▶ _REQUIRED TASK_:
Convert every line of all the entries below into one numbered list, skipping blank lines and leaving out the pictures.

▶ _RECORDS SUPPLIED_:
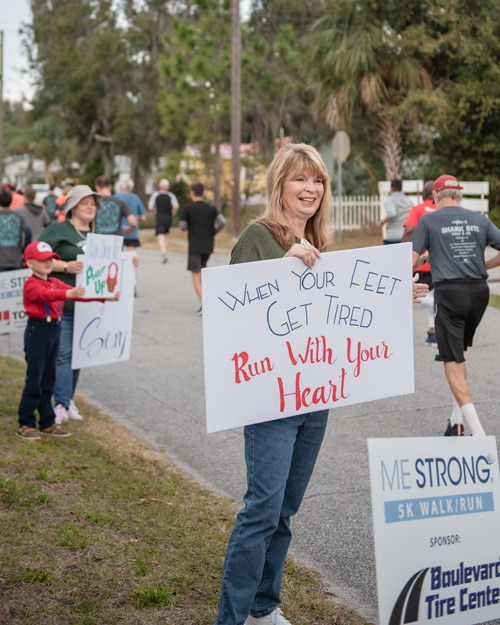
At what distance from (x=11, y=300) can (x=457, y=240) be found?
4.12m

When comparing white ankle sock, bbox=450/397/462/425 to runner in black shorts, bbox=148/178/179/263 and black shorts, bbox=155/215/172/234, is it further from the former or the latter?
black shorts, bbox=155/215/172/234

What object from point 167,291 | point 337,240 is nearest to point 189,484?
point 167,291

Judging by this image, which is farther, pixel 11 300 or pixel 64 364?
pixel 11 300

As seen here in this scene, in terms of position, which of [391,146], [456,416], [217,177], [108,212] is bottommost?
[456,416]

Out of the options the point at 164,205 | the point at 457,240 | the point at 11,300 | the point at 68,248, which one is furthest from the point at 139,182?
the point at 457,240

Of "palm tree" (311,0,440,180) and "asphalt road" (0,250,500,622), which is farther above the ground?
"palm tree" (311,0,440,180)

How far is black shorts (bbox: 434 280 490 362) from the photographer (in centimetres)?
614

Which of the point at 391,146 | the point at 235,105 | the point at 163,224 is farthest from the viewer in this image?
the point at 235,105

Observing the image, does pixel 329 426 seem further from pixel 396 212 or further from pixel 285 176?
pixel 396 212

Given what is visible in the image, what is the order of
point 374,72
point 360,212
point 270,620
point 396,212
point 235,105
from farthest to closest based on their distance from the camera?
1. point 360,212
2. point 235,105
3. point 374,72
4. point 396,212
5. point 270,620

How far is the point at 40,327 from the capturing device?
6324 millimetres

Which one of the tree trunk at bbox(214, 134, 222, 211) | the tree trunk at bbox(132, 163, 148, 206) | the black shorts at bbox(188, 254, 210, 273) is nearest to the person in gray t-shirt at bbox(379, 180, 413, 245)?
the black shorts at bbox(188, 254, 210, 273)

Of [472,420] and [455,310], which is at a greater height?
[455,310]

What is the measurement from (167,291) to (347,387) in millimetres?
12810
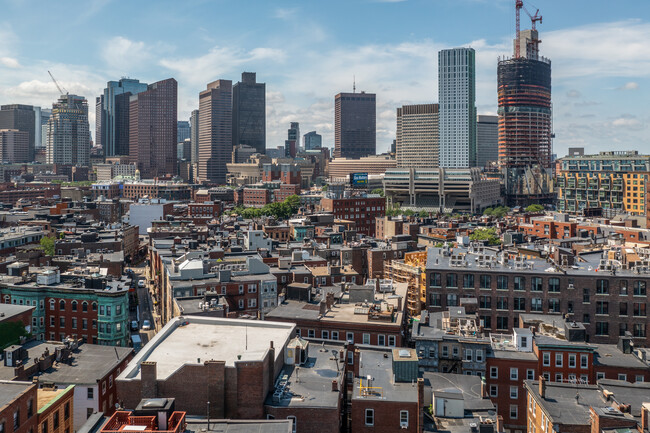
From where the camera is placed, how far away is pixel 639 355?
73125 mm

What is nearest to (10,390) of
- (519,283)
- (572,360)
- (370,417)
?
(370,417)

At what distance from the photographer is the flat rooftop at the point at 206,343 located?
50.2 meters

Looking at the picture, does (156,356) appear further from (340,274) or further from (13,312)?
(340,274)

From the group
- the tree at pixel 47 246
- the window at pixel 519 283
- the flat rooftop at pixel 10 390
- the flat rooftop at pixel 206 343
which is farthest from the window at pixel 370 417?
the tree at pixel 47 246

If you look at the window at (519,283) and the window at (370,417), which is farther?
the window at (519,283)

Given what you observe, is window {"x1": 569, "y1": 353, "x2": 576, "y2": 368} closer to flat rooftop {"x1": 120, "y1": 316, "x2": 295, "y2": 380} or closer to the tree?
flat rooftop {"x1": 120, "y1": 316, "x2": 295, "y2": 380}

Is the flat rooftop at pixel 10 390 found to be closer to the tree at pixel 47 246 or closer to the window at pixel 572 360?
the window at pixel 572 360

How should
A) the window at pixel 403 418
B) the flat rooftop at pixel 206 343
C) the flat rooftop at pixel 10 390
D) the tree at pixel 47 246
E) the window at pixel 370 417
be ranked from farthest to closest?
the tree at pixel 47 246, the window at pixel 370 417, the window at pixel 403 418, the flat rooftop at pixel 206 343, the flat rooftop at pixel 10 390

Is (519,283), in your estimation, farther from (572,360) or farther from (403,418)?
(403,418)

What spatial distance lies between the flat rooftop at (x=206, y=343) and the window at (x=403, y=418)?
11.9m

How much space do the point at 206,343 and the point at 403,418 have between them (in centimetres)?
1886

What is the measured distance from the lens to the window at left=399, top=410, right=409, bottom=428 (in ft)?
170

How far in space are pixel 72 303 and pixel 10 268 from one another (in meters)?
18.6

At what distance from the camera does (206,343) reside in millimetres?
55750
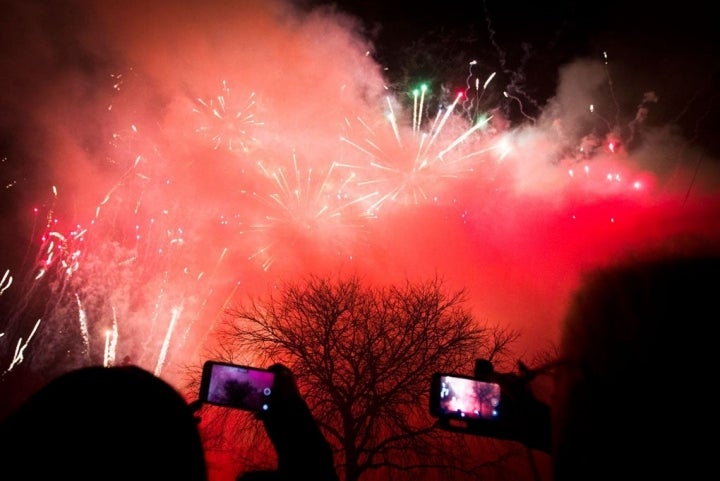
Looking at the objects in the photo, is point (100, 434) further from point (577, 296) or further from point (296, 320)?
point (296, 320)

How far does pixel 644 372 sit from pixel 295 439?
1.96 m

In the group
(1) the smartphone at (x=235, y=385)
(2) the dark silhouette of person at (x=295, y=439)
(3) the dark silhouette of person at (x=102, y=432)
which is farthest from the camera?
(1) the smartphone at (x=235, y=385)

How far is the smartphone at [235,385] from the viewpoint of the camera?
3.28m

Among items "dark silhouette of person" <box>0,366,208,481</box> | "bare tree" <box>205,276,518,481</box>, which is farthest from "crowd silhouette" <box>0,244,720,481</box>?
"bare tree" <box>205,276,518,481</box>

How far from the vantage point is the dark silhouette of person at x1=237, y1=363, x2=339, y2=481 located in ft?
7.39

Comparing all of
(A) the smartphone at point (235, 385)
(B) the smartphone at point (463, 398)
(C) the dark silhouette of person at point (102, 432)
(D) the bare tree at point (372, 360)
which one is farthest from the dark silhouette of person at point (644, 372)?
(D) the bare tree at point (372, 360)

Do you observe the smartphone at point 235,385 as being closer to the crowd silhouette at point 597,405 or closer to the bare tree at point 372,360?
the crowd silhouette at point 597,405

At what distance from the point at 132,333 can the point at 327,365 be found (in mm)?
22777

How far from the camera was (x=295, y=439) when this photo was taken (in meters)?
2.40

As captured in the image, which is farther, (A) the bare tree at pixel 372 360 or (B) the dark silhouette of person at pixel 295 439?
(A) the bare tree at pixel 372 360

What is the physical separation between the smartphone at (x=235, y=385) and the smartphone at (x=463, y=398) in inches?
54.7

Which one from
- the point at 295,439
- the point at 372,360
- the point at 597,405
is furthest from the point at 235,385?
the point at 372,360

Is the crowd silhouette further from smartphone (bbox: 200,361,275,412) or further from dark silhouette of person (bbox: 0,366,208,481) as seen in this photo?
smartphone (bbox: 200,361,275,412)

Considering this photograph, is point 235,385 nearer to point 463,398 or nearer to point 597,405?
point 463,398
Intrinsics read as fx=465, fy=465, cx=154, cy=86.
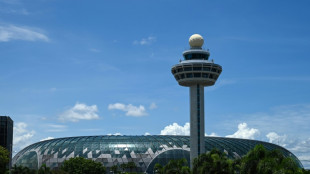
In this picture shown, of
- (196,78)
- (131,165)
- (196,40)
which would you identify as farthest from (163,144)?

▶ _RESULT OF THIS TASK_:
1. At what distance from (x=11, y=300) can (x=457, y=240) be found?
2. 4.12m
3. When comparing white ankle sock, bbox=450/397/462/425 to runner in black shorts, bbox=148/178/179/263 and black shorts, bbox=155/215/172/234, is it further from the former or the latter?
4. black shorts, bbox=155/215/172/234
5. What object from point 167,291 | point 337,240 is nearest to point 189,484?
6. point 167,291
7. Judging by this image, which is farther, pixel 11 300 or pixel 64 364?
8. pixel 11 300
9. As seen here in this scene, in terms of position, which of [391,146], [456,416], [217,177], [108,212] is bottommost?
10. [456,416]
11. Out of the options the point at 164,205 | the point at 457,240 | the point at 11,300 | the point at 68,248, which one is furthest from the point at 139,182?
12. the point at 457,240
13. Of "palm tree" (311,0,440,180) and "asphalt road" (0,250,500,622), which is farther above the ground?
14. "palm tree" (311,0,440,180)
15. How far is black shorts (bbox: 434 280 490 362) from the photographer (in centimetres)?
16. 614
17. Which of the point at 391,146 | the point at 235,105 | the point at 163,224 is farthest from the viewer in this image?
18. the point at 235,105
19. Observing the image, does pixel 329 426 seem further from pixel 396 212 or further from pixel 285 176?
20. pixel 396 212
21. Given what is visible in the image, what is the order of
22. point 374,72
23. point 360,212
24. point 270,620
25. point 396,212
26. point 235,105
27. from farthest to closest based on their distance from the camera?
28. 1. point 360,212
29. 2. point 235,105
30. 3. point 374,72
31. 4. point 396,212
32. 5. point 270,620
33. How far is the point at 40,327 from the capturing device?
34. 6324 millimetres
35. Which one of the tree trunk at bbox(214, 134, 222, 211) | the tree trunk at bbox(132, 163, 148, 206) | the black shorts at bbox(188, 254, 210, 273) is nearest to the person in gray t-shirt at bbox(379, 180, 413, 245)?
36. the black shorts at bbox(188, 254, 210, 273)
37. Of [472,420] and [455,310], which is at a greater height?
38. [455,310]
39. What is the measurement from (167,291) to (347,387) in millimetres?
40. 12810
41. From where the camera is placed, how far away is pixel 639 355?
42. 73125 mm
43. What is nearest to (10,390) of
44. - (519,283)
45. - (572,360)
46. - (370,417)
47. ?
48. (370,417)
49. At what distance from the photographer is the flat rooftop at the point at 206,343 located?
50. 50.2 meters
51. Looking at the picture, does (156,356) appear further from (340,274) or further from (13,312)?
52. (340,274)
53. From the group
54. - the tree at pixel 47 246
55. - the window at pixel 519 283
56. - the flat rooftop at pixel 10 390
57. - the flat rooftop at pixel 206 343
58. which is farthest from the window at pixel 370 417?
59. the tree at pixel 47 246
60. If you look at the window at (519,283) and the window at (370,417), which is farther?
61. the window at (519,283)
62. Given what you observe, is window {"x1": 569, "y1": 353, "x2": 576, "y2": 368} closer to flat rooftop {"x1": 120, "y1": 316, "x2": 295, "y2": 380} or closer to the tree?
63. flat rooftop {"x1": 120, "y1": 316, "x2": 295, "y2": 380}
64. Is the flat rooftop at pixel 10 390 found to be closer to the tree at pixel 47 246 or closer to the window at pixel 572 360?
65. the window at pixel 572 360
66. How should
67. A) the window at pixel 403 418
68. B) the flat rooftop at pixel 206 343
69. C) the flat rooftop at pixel 10 390
70. D) the tree at pixel 47 246
71. E) the window at pixel 370 417
72. be ranked from farthest to closest?
73. the tree at pixel 47 246, the window at pixel 370 417, the window at pixel 403 418, the flat rooftop at pixel 206 343, the flat rooftop at pixel 10 390
74. Is (519,283), in your estimation, farther from (572,360) or farther from (403,418)?
75. (403,418)
76. What spatial distance lies between the flat rooftop at (x=206, y=343) and the window at (x=403, y=418)?
77. 11.9m
78. How much space do the point at 206,343 and the point at 403,418 have between them (in centimetres)?
79. 1886
80. What is the measured distance from the lens to the window at left=399, top=410, right=409, bottom=428 (in ft)?
81. 170
82. How far in space are pixel 72 303 and pixel 10 268 from one another (in meters)?
83. 18.6
84. At what distance from the camera does (206,343) reside in millimetres?
85. 55750
86. Looking at the objects in the photo, is point (100, 434) further from point (577, 296) or further from point (296, 320)?
87. point (296, 320)
88. How far does pixel 644 372 sit from pixel 295 439?
89. 1.96 m
90. In the group
91. (1) the smartphone at (x=235, y=385)
92. (2) the dark silhouette of person at (x=295, y=439)
93. (3) the dark silhouette of person at (x=102, y=432)
94. which is farthest from the camera?
95. (1) the smartphone at (x=235, y=385)
96. How far is the smartphone at [235,385] from the viewpoint of the camera?
97. 3.28m
98. Among items "dark silhouette of person" <box>0,366,208,481</box> | "bare tree" <box>205,276,518,481</box>, which is farthest from "crowd silhouette" <box>0,244,720,481</box>?
99. "bare tree" <box>205,276,518,481</box>
100. How far from the vantage point is the dark silhouette of person at x1=237, y1=363, x2=339, y2=481 located in ft?
101. 7.39
102. Comparing all of
103. (A) the smartphone at point (235, 385)
104. (B) the smartphone at point (463, 398)
105. (C) the dark silhouette of person at point (102, 432)
106. (D) the bare tree at point (372, 360)
107. which one is farthest from the dark silhouette of person at point (644, 372)?
108. (D) the bare tree at point (372, 360)
109. Do you observe the smartphone at point 235,385 as being closer to the crowd silhouette at point 597,405 or closer to the bare tree at point 372,360?
110. the crowd silhouette at point 597,405
111. At what distance from the point at 132,333 can the point at 327,365 be found (in mm)?
112. 22777
113. How far from the camera was (x=295, y=439) when this photo was taken (in meters)?
114. 2.40
115. As captured in the image, which is farther, (A) the bare tree at pixel 372 360 or (B) the dark silhouette of person at pixel 295 439?
116. (A) the bare tree at pixel 372 360
117. What is the physical separation between the smartphone at (x=235, y=385) and the smartphone at (x=463, y=398) in inches?
118. 54.7
119. Which one from
120. - the point at 295,439
121. - the point at 372,360
122. - the point at 597,405
123. is furthest from the point at 235,385?
124. the point at 372,360
125. Is the crowd silhouette further from smartphone (bbox: 200,361,275,412) or further from dark silhouette of person (bbox: 0,366,208,481) as seen in this photo?
126. smartphone (bbox: 200,361,275,412)
127. Considering this photograph, is point 235,385 nearer to point 463,398 or nearer to point 597,405?
128. point 463,398
129. Intrinsics read as fx=465, fy=465, cx=154, cy=86.
130. In this picture shown, of
131. - (196,78)
132. - (131,165)
133. - (196,40)
134. which would you identify as farthest from (163,144)?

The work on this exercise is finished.